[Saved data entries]
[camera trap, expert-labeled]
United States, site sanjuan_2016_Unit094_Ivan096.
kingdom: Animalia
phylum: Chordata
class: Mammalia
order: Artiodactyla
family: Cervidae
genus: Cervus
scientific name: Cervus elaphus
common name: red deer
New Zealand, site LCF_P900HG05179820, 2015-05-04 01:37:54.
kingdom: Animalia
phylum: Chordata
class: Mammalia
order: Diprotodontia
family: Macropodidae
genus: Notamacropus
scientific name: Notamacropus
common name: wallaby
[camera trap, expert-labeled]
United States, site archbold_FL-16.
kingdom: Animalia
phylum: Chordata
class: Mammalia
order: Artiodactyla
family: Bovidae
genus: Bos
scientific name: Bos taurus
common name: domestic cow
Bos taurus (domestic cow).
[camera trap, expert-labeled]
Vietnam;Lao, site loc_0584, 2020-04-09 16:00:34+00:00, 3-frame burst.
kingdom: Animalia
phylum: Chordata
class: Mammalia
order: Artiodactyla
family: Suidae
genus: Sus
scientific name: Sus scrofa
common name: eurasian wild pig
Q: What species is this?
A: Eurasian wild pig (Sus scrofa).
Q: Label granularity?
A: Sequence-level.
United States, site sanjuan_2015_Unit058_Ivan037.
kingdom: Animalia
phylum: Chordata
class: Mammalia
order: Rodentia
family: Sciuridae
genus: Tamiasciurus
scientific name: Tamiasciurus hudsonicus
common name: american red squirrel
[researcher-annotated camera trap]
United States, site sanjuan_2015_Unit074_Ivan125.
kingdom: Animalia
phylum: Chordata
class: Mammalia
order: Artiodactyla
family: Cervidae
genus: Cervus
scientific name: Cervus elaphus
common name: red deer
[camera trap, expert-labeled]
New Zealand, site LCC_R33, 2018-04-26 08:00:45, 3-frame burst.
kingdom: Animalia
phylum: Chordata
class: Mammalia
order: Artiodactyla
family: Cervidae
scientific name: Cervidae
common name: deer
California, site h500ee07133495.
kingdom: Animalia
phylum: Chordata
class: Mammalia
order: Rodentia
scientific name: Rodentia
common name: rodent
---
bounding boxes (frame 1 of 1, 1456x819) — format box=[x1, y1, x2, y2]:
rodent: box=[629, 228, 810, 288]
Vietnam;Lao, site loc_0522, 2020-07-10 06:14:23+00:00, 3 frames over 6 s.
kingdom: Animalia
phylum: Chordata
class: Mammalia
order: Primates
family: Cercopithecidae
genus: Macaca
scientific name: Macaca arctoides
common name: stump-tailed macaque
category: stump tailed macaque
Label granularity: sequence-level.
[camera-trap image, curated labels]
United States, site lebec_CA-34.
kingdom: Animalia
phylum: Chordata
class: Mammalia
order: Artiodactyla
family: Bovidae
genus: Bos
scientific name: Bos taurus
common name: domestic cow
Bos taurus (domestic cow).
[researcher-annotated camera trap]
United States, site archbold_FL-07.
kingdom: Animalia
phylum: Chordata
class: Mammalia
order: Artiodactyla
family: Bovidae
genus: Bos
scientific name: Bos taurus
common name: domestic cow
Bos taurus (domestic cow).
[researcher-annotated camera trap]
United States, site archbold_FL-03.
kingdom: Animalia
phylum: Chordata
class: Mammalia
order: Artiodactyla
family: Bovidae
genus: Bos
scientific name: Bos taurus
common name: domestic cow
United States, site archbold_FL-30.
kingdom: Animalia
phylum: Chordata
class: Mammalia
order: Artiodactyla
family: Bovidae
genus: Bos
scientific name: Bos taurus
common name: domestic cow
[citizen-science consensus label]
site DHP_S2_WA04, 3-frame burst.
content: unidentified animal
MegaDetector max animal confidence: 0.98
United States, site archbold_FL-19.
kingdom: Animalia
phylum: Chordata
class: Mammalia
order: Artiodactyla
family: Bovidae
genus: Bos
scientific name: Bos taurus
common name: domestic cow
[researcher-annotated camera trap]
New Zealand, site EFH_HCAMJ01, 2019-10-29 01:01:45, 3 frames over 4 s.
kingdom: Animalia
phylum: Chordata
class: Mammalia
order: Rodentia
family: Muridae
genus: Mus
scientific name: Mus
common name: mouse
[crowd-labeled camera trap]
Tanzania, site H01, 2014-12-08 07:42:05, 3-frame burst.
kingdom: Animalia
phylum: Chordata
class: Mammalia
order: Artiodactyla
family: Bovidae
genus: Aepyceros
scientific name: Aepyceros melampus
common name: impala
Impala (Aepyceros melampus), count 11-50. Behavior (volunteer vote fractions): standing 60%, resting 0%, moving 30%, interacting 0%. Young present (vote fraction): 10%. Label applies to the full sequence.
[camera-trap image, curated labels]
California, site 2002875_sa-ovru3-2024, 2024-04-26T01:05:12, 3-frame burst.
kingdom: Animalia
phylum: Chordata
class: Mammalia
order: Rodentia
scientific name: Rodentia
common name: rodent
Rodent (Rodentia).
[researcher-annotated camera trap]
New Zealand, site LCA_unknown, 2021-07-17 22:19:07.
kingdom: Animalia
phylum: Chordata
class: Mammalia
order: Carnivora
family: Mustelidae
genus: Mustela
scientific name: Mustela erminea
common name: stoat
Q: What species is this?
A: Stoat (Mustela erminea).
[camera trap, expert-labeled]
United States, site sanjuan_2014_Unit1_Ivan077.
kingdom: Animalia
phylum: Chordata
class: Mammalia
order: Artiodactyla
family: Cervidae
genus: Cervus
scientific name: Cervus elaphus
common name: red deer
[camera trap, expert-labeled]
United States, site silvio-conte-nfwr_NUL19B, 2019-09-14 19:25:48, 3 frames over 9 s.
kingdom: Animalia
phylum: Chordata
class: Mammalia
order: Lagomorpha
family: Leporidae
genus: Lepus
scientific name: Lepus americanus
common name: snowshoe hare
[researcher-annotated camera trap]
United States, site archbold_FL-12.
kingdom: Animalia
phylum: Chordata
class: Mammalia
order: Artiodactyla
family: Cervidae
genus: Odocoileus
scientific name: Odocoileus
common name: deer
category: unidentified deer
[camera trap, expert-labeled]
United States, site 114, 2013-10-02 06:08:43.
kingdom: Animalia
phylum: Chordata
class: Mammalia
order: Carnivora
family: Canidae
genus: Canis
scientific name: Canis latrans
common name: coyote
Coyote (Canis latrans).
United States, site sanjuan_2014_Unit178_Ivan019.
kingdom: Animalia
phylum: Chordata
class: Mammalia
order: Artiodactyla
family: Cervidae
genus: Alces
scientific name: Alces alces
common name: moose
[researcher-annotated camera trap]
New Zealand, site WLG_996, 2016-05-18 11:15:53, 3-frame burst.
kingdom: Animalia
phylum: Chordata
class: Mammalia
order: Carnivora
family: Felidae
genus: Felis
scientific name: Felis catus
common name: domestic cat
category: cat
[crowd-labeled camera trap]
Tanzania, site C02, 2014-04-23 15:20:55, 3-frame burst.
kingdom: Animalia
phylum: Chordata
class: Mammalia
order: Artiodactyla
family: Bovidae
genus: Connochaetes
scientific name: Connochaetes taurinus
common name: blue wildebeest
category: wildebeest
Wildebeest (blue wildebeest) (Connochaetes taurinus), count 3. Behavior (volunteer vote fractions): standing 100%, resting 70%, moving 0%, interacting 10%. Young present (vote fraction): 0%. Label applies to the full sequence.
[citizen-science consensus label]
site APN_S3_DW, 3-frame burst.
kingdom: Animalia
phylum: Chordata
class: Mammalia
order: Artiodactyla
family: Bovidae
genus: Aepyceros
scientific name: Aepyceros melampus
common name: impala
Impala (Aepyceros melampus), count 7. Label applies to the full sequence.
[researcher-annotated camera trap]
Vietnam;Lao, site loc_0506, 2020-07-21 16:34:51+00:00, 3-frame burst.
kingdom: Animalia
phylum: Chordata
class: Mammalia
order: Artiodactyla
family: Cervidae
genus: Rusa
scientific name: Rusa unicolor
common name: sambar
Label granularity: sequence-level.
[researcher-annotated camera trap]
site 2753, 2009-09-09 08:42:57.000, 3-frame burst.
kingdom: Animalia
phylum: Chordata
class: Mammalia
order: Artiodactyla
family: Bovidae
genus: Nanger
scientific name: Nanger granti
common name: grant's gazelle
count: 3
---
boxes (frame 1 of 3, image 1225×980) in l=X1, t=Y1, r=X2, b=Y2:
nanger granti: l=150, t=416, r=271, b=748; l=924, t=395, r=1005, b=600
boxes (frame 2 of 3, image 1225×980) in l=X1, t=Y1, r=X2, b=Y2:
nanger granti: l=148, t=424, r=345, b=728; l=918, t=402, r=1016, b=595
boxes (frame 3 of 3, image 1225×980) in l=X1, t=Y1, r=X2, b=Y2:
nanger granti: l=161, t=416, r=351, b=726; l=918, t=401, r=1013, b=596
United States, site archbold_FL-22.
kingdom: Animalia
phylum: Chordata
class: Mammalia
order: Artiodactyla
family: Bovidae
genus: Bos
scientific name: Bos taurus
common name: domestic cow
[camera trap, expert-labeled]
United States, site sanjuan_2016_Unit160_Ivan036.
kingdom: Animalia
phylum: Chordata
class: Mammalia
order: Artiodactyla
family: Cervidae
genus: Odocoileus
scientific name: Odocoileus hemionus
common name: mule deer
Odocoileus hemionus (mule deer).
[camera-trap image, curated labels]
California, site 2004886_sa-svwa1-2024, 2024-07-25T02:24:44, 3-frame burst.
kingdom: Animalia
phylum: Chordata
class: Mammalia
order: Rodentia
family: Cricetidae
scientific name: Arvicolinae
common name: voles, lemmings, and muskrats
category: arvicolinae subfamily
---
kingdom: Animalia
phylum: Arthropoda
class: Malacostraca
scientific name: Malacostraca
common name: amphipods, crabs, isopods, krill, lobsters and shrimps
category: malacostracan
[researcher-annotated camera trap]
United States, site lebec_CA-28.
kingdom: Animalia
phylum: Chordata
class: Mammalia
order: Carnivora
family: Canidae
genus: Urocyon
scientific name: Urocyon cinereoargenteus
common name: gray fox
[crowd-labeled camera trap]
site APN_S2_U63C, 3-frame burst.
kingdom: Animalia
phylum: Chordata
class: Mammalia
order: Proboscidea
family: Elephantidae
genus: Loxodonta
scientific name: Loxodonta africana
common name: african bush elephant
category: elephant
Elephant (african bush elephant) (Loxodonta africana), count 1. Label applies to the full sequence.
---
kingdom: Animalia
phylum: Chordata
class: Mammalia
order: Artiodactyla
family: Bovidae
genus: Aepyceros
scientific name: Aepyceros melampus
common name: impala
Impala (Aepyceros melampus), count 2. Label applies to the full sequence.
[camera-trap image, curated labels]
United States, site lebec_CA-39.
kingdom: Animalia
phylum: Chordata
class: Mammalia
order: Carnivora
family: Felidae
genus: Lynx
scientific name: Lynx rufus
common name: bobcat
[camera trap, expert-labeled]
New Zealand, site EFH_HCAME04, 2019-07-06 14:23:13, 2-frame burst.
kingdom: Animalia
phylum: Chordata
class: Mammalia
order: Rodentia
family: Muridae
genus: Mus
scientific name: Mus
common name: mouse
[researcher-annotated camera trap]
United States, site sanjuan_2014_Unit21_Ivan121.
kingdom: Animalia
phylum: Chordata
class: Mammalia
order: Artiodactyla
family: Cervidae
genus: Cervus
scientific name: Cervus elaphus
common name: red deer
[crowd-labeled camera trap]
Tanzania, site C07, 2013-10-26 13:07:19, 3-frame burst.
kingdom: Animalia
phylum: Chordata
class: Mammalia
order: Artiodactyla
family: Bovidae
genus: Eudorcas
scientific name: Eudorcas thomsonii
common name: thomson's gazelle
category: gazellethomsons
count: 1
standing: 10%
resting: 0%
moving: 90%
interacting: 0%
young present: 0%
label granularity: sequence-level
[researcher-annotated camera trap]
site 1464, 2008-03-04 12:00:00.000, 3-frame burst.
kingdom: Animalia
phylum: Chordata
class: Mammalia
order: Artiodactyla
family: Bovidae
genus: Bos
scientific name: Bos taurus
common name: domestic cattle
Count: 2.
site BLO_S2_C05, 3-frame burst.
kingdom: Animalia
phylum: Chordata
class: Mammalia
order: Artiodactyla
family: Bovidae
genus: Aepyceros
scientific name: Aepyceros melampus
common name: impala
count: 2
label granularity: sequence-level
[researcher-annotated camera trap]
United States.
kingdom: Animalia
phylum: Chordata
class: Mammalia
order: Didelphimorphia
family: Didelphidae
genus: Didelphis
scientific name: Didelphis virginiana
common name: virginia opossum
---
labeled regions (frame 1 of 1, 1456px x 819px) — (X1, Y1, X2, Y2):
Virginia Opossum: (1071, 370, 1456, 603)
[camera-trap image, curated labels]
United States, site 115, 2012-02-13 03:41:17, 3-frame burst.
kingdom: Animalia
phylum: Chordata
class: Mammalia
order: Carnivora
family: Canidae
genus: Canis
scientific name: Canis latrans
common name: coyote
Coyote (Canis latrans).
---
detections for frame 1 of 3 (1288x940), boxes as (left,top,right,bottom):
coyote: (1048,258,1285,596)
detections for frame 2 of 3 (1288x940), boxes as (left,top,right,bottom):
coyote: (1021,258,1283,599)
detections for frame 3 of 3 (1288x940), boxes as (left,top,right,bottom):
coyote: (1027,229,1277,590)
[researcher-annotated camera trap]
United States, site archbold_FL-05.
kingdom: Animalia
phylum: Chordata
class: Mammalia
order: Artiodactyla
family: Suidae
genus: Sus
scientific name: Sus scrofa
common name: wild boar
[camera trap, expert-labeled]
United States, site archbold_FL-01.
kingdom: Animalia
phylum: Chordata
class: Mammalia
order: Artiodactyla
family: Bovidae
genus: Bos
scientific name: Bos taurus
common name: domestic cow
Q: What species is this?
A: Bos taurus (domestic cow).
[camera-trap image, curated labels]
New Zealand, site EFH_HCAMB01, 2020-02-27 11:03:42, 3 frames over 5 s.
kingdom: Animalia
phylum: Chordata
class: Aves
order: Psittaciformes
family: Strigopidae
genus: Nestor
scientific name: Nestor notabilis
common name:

▸ **Work item**: Single out each line of the records above with the string "frames" in it, and copy it.

▸ **Result of the task**:
Vietnam;Lao, site loc_0522, 2020-07-10 06:14:23+00:00, 3 frames over 6 s.
New Zealand, site EFH_HCAMJ01, 2019-10-29 01:01:45, 3 frames over 4 s.
United States, site silvio-conte-nfwr_NUL19B, 2019-09-14 19:25:48, 3 frames over 9 s.
New Zealand, site EFH_HCAMB01, 2020-02-27 11:03:42, 3 frames over 5 s.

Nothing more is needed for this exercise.